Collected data
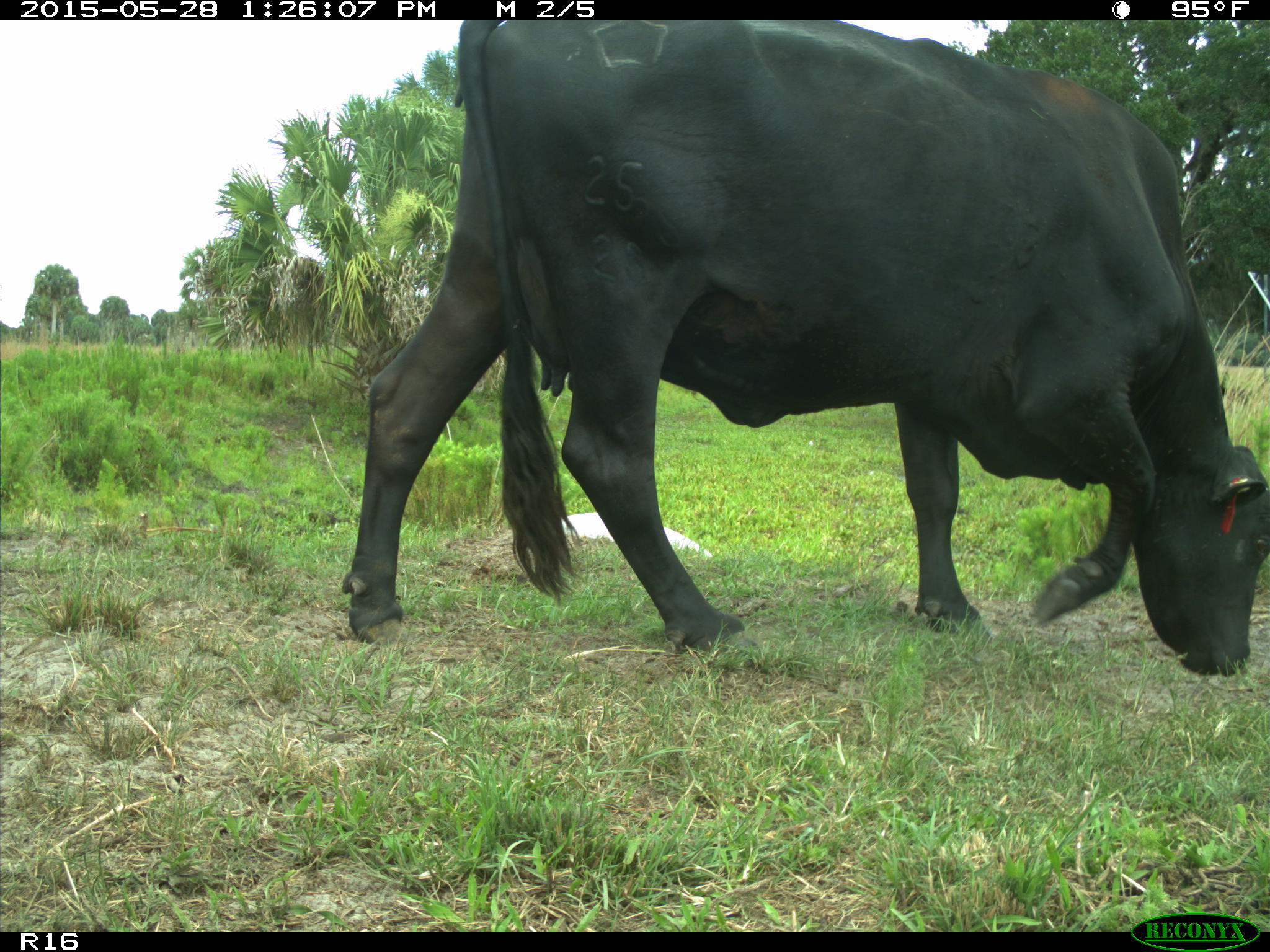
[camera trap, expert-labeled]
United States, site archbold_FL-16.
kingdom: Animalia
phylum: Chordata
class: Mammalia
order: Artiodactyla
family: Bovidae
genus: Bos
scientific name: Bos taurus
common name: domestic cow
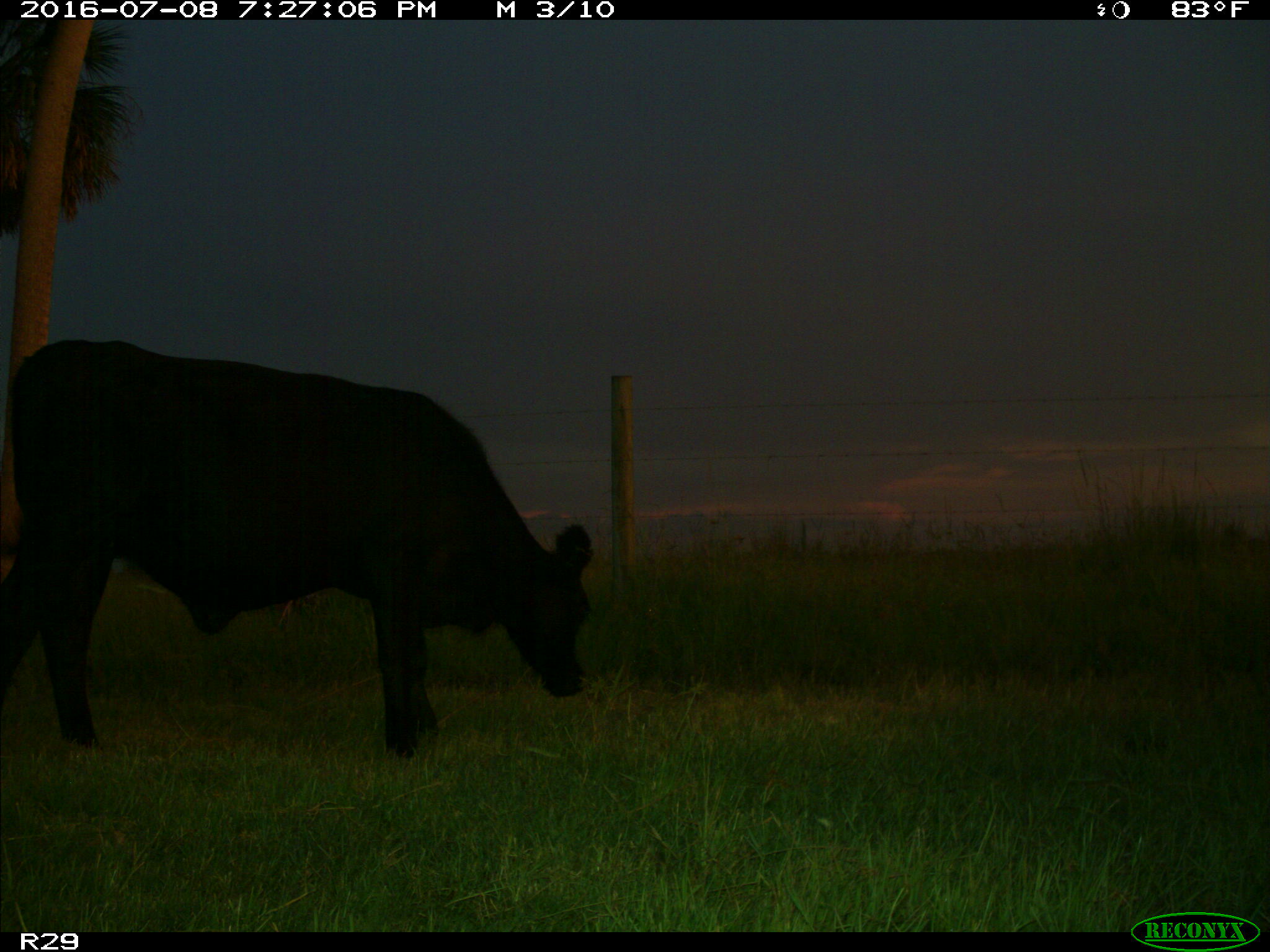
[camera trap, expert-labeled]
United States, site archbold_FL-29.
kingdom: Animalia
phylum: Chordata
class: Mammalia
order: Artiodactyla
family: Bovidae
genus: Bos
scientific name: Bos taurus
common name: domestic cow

--

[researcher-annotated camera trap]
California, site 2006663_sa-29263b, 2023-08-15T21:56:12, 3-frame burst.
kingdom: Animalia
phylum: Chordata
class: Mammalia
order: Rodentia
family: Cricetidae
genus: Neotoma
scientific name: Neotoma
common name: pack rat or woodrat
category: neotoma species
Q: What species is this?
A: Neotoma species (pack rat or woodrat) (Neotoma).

* **PROBLEM**
I'd like the lines above from the one with "order: Rodentia" up to and including the one with "A: Neotoma species" copied exactly, with no other lines.

* **ANSWER TO THE PROBLEM**
order: Rodentia
family: Cricetidae
genus: Neotoma
scientific name: Neotoma
common name: pack rat or woodrat
category: neotoma species
Q: What species is this?
A: Neotoma species (pack rat or woodrat) (Neotoma).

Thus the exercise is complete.